Unlike narration, in a radio play a story is "performed" by voice actors under the guidance of a director. Everyday sounds, such as a door slamming or a telephone ringing, are imitated in the studio to bring events to life. Songs and musical interludes are indispensable in radio plays. Some radio plays feature a full orchestra, others only feature wind instruments or an ensemble of strings, flute and oboe. The musical diversity is very big.

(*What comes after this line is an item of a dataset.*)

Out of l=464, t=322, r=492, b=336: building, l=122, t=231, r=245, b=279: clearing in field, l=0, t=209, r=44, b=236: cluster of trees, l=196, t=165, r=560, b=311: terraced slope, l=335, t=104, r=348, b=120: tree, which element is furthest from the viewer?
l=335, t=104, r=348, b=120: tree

The radio plays were given wonderful titles such as De tooverviool (The Magic Violin; Maurice Schoemaker), De prinses met den gouden bal (The Princess with the Golden Ball; Michel Brusselmans) or Pluizebol (Fluffy ball; Karel De Brabander). Although the subjects were certainly not always fairy tales, many serious stories and legends were also adapted into radio plays. Arthur Meulemans' Karel De Stoute (Charles the Bold), Victor Legley's De boer die sterft (The Farmer Who Dies) and Karel Albert's Mariken Van Nimwegen are just a few examples.
The rise of television in the 1960s put an end to the popularity of this special genre.